To answer your CPU question: CPUs have thermal sensors, probably the highest number in the machine as they work with clock speed scaling and the CPU is in the top 2 most expensive components. But each of these sensors is covering a large area, which may not heat up evenly under low loads.

A heavy load is the easy case and the one they're designed to detect: the CPU core is fully loaded, it's generating maximum heat, and the entire core area will heat up quickly.

A light load is harder to detect. Depending on die design and sensor placement, one corner of a core may heat up in a way the sensor doesn't detect well at low CPU loads.

These sensors are also only accurate "enough". This corner of a core may have to get to 110C before the sensor realizes it's overheating and throttles it. It could sit for hours at 105C, very slowly toasting itself.

But CPUs are, generally, actively cooled or have large heatsinks, so this is less of an issue in practice... though wrapping a laptop in a blanket overnight might make it an issue.

To move on beyond CPUs: There are many thermally sensitive components in a laptop. Some of them have thermal sensors. Others do not. Almost all of them rely on convection to shed heat. Leaving the laptop effectively "on" and in a bag overnight may bring them to a temperature that damages them.

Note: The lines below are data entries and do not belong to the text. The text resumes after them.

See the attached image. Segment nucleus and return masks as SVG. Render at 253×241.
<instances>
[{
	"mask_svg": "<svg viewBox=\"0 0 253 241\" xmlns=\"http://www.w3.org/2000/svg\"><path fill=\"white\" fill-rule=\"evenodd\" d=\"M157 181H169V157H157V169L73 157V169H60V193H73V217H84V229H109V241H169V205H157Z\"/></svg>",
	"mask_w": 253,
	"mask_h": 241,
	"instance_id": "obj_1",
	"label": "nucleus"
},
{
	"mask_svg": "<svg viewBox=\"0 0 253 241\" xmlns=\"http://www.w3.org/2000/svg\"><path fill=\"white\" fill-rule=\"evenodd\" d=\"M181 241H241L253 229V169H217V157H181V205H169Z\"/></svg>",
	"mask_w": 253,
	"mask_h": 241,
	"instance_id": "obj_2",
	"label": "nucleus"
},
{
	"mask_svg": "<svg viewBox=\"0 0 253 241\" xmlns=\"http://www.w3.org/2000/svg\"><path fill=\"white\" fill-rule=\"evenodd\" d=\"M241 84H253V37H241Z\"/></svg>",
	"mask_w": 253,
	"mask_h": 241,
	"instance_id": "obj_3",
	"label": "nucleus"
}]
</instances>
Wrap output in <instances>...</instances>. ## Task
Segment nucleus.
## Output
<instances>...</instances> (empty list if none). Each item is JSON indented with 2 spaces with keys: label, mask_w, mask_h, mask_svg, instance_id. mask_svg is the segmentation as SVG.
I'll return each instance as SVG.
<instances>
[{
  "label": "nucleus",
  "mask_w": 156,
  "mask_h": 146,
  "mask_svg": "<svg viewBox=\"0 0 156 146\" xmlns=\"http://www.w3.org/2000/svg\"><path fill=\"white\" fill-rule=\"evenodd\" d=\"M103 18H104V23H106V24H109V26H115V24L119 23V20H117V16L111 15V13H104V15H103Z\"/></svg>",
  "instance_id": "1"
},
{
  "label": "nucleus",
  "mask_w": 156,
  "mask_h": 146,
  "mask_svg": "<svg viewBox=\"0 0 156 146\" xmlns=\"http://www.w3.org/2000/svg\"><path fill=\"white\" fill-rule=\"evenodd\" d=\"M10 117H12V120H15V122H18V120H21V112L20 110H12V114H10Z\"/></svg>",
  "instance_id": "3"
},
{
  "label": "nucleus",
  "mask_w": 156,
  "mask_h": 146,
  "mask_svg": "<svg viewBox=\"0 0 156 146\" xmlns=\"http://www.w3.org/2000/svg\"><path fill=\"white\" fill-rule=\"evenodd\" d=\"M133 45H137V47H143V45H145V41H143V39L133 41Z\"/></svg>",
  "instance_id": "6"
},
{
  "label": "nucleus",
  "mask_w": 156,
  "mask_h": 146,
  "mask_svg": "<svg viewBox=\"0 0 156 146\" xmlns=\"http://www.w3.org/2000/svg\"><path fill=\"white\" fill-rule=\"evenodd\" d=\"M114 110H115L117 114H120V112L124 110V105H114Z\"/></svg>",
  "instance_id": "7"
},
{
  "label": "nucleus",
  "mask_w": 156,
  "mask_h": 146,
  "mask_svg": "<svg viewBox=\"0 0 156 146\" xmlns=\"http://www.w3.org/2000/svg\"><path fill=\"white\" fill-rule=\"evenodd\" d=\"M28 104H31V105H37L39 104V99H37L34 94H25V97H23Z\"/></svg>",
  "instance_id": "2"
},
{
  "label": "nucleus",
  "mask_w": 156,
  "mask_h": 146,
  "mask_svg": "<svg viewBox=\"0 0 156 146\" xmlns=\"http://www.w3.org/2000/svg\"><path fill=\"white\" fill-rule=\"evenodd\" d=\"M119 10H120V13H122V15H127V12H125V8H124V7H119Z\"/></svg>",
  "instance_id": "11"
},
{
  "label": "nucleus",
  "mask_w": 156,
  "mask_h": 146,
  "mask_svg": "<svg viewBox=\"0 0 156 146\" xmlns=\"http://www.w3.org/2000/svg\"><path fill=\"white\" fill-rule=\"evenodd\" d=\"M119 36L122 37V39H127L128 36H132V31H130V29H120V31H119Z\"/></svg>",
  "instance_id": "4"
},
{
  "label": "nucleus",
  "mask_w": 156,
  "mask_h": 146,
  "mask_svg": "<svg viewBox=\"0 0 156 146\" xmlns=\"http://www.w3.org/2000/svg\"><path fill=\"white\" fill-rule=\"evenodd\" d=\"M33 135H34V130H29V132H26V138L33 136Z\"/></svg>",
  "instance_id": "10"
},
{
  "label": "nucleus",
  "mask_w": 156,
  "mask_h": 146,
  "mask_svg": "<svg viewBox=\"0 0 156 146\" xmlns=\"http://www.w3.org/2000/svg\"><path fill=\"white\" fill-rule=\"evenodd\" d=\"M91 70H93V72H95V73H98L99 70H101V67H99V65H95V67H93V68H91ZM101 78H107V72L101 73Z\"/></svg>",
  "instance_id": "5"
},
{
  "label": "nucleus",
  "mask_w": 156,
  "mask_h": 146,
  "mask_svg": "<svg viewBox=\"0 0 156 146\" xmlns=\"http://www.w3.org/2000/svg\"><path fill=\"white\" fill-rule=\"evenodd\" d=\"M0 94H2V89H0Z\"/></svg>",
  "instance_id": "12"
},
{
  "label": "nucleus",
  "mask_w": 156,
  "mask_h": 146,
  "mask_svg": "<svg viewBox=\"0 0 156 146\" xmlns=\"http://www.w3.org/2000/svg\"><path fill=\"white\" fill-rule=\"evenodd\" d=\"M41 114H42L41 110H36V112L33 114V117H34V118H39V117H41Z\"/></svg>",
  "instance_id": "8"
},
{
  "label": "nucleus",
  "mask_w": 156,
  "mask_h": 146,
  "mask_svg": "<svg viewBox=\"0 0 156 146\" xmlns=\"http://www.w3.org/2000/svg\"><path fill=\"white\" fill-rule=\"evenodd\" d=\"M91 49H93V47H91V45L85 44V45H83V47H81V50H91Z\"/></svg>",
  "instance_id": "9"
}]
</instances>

Light load over a long period of time will result in a fairly uniform temperature distribution. It sounds like the system must have no "general" temperature sensor measuring the air temperature inside the machine (or chassis temperature).

Probably some small component on the logic board generates a bit of heat, requiring a certain "internal ambient" temperature, and the designers (never having thought to test it with restricted airflow) never noticed the implicit assumptions they had made.